*** Opening of Page excerpt ***
In this example local suppression is applied to achieve the \(k\)-anonymity threshold of 5 on the quasi-identifiers “gender”, “region”, “religion”, “age” and “ethnicity”. Without ranking the importance of the variables, the value of the variable “age” is more likely to be suppressed, since this is the variable with most categories. The variable “age” has 10 categories after recoding. The variable “gender” is least likely to be suppressed, since it has only two different values: ‘male’ and ‘female’. The other variables have 4 (“sizeRes”), 2 (“region”), and 8 (“ethnicity”) categories. The standard local suppression algorithm suppresses most values in the variable “age” (80). In fact, only the variable “ethnicity” of the other variables also needed suppressions (8) to achieve the \(k\)-anonymity threshold of 5. The variable “ethnicity” is the variable with the second highest number of suppressions.

The variable “age” is typically an important variable. Therefore, if possible, we would like to reduce the number of suppressions on “age” by specifying the order of importance of the variables and giving high importance (little suppression) to the quasi-identifier “age”. We also assign importance to the variable “gender”. The effect is clear: there are no suppressions in the variables “age” and “gender”. For that, the other variables, especially “sizeRes” (87) and “ethnicity” (62), received many more suppressions. The total number of suppressed values has increased from 88 to 166.

Note

Fewer suppressions in one variable increase the number of necessary suppressions in other variables.

Generally, the total number of suppressed values needed to achieve the required level of \(k\)-anonymity increases when specifying the order of importance, since this prevents to use the optimal suppression pattern. The importance of variables should be specified only in cases where the variables with many categories play an important role in data utility for the data users [1].

Fig. 8 demonstrates the effect of the required \(k\)-anonymity threshold and the order of importance on the data utility by using several labor market-related indicators from an I2D2 [2] dataset before and after anonymization. Fig. 8 displays the relative changes as a percentage of the initial value after re-computing the indicators with the data to which local suppression was applied. The indicators are the proportion of active females and males, and the number of females and males of working age. The values computed from the raw data were, respectively, 68%, 12%, 8,943 and 9,702. The vertical line at 0 is the benchmark of no change. The numbers indicate the required k-anonymity threshold (3 or 5) and the colors indicate the importance vector: red (no symbol) is no importance vector, blue (with * symbol) is high importance on the variable with the employment status information and dark green (with + symbol) is high importance on the age variable.
*** Close of Page excerpt ***
__Your assignment__:
Can you carry on the excerpt above on local suppression and k-anonymity, picking up after its last sentence?
*** Opening of Record extracts ***
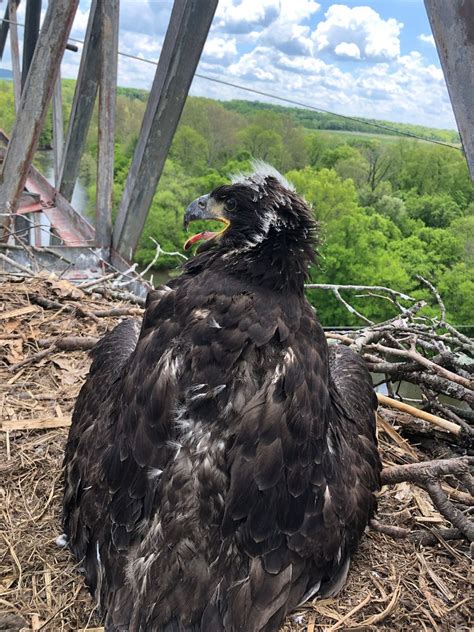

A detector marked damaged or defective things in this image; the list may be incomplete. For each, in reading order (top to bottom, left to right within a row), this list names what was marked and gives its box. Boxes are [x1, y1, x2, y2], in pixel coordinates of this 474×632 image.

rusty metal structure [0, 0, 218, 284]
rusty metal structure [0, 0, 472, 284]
*** Close of Record extracts ***
*** Opening of Record extracts ***
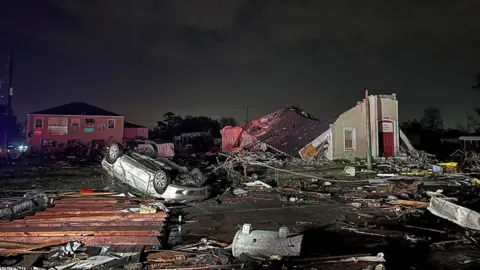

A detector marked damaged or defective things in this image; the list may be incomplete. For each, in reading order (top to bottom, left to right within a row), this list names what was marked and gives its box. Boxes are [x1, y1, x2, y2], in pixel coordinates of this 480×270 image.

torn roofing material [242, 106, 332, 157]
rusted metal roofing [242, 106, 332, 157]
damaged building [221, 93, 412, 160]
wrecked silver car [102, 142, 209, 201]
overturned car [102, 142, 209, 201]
*** Close of Record extracts ***
*** Opening of Record extracts ***
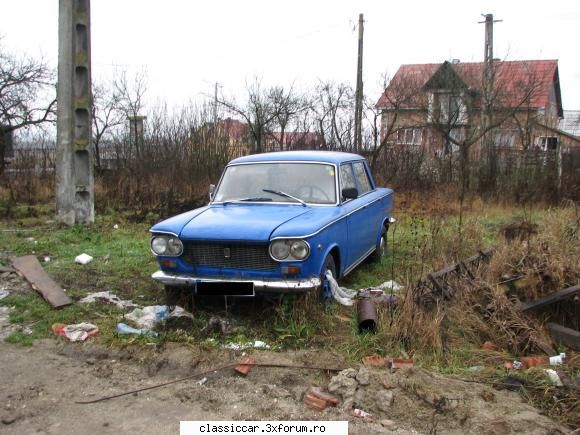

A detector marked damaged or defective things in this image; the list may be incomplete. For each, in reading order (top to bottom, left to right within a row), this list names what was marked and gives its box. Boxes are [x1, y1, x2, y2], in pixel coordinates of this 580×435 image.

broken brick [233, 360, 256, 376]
*** Close of Record extracts ***
__Result of the task__:
A higher \(k\)-anonymity threshold leads to greater information loss (i.e., larger deviations from the original values of the indicators, the 5’s are further away from the benchmark of no change than the corresponding 3’s) caused by local suppression. Reducing the number of suppressions on the employment status variable by specifying an importance vector does not improve the indicators. Instead, reducing the number of suppressions on age greatly reduces the information loss. Since specific age groups have a large influence on the computation of these indicators (the rare cases are in the extremes and will be suppressed), high suppression rates on age distort the indicators. It is generally useful to compare utility measures (see the Section Measuring Utility and Information Loss ) to specify the importance vector, since the effects can be unpredictable.

_images/image7.png

Fig. 8 Changes in labor market indicators after anonymization of I2D2 data

The threshold of \(k\)-anonymity to be set depends on several factors, which are amongst others: 1) the legal requirements for a safe data file; 2) other methods that will be applied to the data; 3) the number of suppressions and related information loss resulting from higher thresholds; 4) the type of variable; 5) the sample weights and sample size; and 6) the release type (see the Section Release Types ). Commonly applied levels for the \(k\)-anonymity threshold are 3 and 5.

Table 10 illustrates the influence of specifying the order of importance and the \(k\)-anonymity threshold on the global risk after suppression and total number of suppressions required to achieve this \(k\)-anonymity threshold. The dataset contains about 63,000 individuals. The higher the \(k\)-anonymity threshold, the more suppressions are needed and the lower the risk after local suppression (expected number of re-identifications). In this particular example, the computation time is shorter for higher thresholds. This is due the higher number of necessary suppressions, which reduces the difficulty of the search for an optimal suppression pattern.

The age variable is recoded in five-year intervals and has 20 age categories. This is the variable with the highest number of categories. Prioritizing the suppression of other variables leads to a higher total number of suppressions and a longer computation time.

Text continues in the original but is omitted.